David Bowie ★ (Blackstar)

2016 - Sony Music
[Uscita: 08/01/2016]

David Bowie è una creatura dalla natura sfuggente ed irriducibile. Non solo ogni album ha sempre coinciso con la scrittura di un nuovo ciclo di mutazione esistenziale, ma è come se nessuno fosse in grado di sincronizzarsi temporalmente con questo continuo flusso evolutivo. Lui sarà sempre da un'altra parte, lontano anni luce da tutto il resto ed immerso in un lavoro di decostruzione della forma canzone che ne espande i limiti. Se “The Next Day” intendeva reimmaginare l'assetto sonoro delle sessioni berlinesi in brani che mantenevano un loro riconoscibile classicismo, con "Blackstar" siamo su un terreno di sperimentazione che guarda al jazz come paradigma di libertà espressiva. Tutto è nato dalle sessioni di registrazione del brano Sue (Or in a Season of Crime) in collaborazione con l'orchestra di Maria Schneider. Da quelle registrazioni Bowie intuisce le potenzialità di sfruttare il lessico del jazz mescolandolo a quello del pop e dell'elettronica. Per fare questo viene rovesciata la prospettiva di osservazione scegliendo di affiancarsi ad un ensamble di estrazione jazzistica come il sassofonista Donny McCaslin, la cui presenza è preponderante in tutto l'album, il bassista Tim Lefebvre, il chitarrista Ben Monder, il tastierista Jason Lindner e Mark Guiliana. Ne scaturisce un flusso sonoro denso, a tratti oscuro e claustrofobico ma con frequenti squarci di luce. L'iniziale omonima  Blackstar è una suite di quasi dieci minuti dall'andamento circolare che si apre alle vibrazioni esoteriche di “Amnesiac” dei Radiohead fino a quando entra in scena il sax di McCaslin, così come in 'Tis a Pity She was A Shore, vicina alle destrutturazioni di Ornette Coleman.

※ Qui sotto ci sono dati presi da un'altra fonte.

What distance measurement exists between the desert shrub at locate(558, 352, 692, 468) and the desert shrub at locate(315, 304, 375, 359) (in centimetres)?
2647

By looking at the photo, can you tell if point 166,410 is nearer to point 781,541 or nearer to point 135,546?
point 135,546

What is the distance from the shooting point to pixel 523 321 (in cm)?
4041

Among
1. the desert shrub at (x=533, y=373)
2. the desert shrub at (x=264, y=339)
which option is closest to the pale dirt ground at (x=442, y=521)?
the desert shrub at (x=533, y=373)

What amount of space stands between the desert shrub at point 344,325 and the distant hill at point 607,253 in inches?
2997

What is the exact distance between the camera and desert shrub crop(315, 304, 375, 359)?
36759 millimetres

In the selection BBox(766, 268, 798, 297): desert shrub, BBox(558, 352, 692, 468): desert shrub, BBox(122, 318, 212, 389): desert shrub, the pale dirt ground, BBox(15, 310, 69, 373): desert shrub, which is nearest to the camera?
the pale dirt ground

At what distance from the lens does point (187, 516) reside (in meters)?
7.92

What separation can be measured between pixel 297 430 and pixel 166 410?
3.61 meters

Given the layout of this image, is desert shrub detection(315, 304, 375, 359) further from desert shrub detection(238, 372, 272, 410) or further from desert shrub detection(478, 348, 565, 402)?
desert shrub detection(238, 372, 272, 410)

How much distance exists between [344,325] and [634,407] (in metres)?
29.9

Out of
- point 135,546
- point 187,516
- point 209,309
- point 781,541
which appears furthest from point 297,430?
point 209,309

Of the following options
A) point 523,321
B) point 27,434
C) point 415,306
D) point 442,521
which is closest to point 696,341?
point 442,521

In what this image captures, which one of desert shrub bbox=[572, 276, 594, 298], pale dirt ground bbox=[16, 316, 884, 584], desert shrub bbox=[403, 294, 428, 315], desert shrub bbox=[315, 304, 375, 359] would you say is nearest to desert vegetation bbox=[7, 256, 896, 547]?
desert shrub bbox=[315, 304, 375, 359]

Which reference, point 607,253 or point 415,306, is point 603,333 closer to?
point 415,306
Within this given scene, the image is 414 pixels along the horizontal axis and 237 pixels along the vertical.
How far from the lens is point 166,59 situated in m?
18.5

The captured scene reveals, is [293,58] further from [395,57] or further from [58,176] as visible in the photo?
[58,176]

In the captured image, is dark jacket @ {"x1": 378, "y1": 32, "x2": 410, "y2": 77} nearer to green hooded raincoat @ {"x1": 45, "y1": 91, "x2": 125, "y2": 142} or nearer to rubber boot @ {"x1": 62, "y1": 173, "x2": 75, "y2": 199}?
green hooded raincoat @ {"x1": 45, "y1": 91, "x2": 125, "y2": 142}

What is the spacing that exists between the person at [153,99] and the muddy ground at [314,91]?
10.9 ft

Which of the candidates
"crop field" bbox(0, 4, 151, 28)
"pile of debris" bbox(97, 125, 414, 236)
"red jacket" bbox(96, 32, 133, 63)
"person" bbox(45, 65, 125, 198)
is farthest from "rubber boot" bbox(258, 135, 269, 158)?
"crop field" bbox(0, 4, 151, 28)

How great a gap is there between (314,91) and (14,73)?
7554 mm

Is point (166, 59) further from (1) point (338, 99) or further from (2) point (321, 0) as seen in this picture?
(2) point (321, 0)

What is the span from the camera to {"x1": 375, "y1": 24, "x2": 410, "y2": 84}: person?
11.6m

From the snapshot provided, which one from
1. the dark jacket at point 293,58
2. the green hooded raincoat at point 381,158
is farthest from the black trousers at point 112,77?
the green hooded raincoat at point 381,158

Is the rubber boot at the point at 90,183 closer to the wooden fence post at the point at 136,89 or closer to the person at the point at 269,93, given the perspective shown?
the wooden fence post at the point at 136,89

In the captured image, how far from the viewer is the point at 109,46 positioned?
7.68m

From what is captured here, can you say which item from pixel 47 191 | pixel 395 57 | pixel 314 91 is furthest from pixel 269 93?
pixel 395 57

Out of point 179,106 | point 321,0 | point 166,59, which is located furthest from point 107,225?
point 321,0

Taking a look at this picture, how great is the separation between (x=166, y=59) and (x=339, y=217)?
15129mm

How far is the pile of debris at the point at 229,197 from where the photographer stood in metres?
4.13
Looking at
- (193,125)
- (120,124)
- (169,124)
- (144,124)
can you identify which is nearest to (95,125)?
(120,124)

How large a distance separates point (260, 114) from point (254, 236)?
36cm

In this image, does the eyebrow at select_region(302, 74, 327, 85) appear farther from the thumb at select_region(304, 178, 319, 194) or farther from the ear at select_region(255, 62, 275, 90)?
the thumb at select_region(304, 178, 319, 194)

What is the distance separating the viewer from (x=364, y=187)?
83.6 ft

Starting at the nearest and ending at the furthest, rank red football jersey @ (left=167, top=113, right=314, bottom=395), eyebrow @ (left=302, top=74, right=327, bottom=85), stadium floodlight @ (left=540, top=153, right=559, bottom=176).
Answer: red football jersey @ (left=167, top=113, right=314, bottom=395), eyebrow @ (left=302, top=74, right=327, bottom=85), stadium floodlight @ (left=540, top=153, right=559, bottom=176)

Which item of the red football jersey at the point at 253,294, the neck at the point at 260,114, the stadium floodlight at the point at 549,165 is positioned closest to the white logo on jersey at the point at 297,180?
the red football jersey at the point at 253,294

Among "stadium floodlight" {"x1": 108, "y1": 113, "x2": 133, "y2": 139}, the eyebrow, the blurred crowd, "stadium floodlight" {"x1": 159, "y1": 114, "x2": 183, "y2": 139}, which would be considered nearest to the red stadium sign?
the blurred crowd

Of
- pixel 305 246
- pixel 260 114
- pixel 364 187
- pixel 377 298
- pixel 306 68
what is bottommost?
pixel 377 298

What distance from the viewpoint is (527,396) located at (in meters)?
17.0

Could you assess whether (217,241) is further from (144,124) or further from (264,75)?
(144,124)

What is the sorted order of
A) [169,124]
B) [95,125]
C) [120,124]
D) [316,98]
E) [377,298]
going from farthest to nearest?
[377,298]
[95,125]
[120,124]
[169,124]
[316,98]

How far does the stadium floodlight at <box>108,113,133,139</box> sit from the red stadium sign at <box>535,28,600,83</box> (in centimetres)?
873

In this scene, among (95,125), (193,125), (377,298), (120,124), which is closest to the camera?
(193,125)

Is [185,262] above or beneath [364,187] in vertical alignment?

Con Lazarus i toni si placano ed i fiati assecondano la sinuosa natura notturna ed inquieta della traccia, rilasciando spore introspettive alla David Sylvian. Nell'avant jazz di Sue (Or in a Season of Crime) Mark Guiliana lavora su una fitta rete di sorapposizioni ritmiche, mentre la successiva Dollar Days ha un'anima teatrale più vicina ad “Hunky Dory”. La conclusiva I Can't Give Everything Away è l'epilogo perfetto, il sipario che si chiude sulle note della chitarra di Ben Monder. Con "Blackstar" Bowie riscrive se stesso per nascondersi finalmente o, forse, per dissolversi ancora una volta nel reticolo di mille raggi proiettati da un prisma attraversato dalla luce di un sole nero.